A chemical stimulation system that combines hydrochloric acid with chlorine dioxide can be used as a treatment fluid in water-injection wells that get impaired by deposition of solid residues.
Due to core test results the treatment seems to be more effective than the conventional acidizing system when the plugging material contains iron sulfide and bacterial agents, due to the strongly oxidative power of chlorine dioxide.
When produced waters are injected, the solids generally occlude not only the formation face but also the rock pores in the near wellbore area, producing important injectivity losses in short time periods. This formation damage mechanism usually takes place in many secondary recovery oilfields in Argentina. The permanent clean-up treatments substantially raise the injection maintenance costs and water treatment. That kind of treatments are used to restore injection losses and lessen surface pressures.
This system differs from previous treatments in that chlorine dioxide is not produced in-situ, resulting in economical improvement because of operative time and cost reduction.
The effectiveness of this system in the removal of formation damage has been demonstrated by core flooding laboratory tests under appropriate reservoir pressure and temperature conditions, and it is compared to acidizing alone.
Laboratory test results have led to the design of an operative program for the application of a pilot phase to be carried out in the following months.
In order to predict injectivity losses it is necessary to establish not only the type of formation damage but how it influences injection well efficiency. Internal or external cake formation are the usual damage mechanisms that affects injection performance.

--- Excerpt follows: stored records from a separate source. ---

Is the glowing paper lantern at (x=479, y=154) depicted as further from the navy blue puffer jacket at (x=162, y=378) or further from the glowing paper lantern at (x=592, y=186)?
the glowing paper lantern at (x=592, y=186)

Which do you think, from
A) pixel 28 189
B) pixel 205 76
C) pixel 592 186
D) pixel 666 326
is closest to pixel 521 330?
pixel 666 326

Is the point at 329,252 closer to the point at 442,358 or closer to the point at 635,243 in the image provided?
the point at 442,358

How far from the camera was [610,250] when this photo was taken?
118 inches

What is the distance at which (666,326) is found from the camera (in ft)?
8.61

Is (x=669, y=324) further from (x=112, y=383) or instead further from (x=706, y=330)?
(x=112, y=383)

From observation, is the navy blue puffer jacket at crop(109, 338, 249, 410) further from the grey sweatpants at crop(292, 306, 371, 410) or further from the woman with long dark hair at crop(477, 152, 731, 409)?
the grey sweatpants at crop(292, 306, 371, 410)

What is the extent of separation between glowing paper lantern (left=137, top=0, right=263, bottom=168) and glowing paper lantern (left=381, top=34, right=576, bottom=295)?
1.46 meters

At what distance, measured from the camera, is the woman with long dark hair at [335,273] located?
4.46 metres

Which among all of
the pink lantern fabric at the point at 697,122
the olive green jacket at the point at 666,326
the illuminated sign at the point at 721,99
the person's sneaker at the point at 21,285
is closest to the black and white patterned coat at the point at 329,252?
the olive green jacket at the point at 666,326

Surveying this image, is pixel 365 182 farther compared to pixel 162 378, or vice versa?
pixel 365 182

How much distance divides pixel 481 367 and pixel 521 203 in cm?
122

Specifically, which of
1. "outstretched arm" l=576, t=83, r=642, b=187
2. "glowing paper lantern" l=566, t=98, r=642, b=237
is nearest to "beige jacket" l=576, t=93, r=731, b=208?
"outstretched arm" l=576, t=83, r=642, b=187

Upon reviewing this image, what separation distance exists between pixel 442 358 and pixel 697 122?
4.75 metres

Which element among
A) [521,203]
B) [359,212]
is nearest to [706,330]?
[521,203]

Several parameters, such as particles properties (i.e size, shape, composition), fluid properties (injection rates) and pore system properties (permeability, pore throat size, tortuosity) determine which will be the damage mechanism and how severe it will be.(1, 2).
In most injection wells, suspended solids are mainly ferric hydroxide, iron sulfide (pyrite), calcium carbonate, calcium sulfate, clays, formation fines, oil and bacteria.
Sulfate reducing bacteria (S.R.B.) reduce injection water sulfate ions to sulfur ions. As a result, hydrogen sulfide (H2S) is produced and water corrosivity is increased. (3).
Sour corrosion allows the formation of iron sulfide, which is an excellent plugging agent. As a consequence pyrite generates important injectivity losses in very short periods. Several investigations have stated that also bacteria can certainly plug injection wells. (4)
Pyrite occurrence and solids deposition, which reduce injection rates, are usual problems in several Repsol YPF waterflooded fields. In such fields frequent acid treatments must be performed in order to restore the original injectivity. The injection water treatment cost is significantly increased by this situation.
A typical injection well injectivity decline example is shown in figure 1. Figure 2 shows total suspended solids (T. S. S.) and total sulfides evolution at the same well. It can be seen from both figures that when T. S. S. increase, total sulfides also increase. Acid stimulation frequency must be then also reduce to maintain injectivity.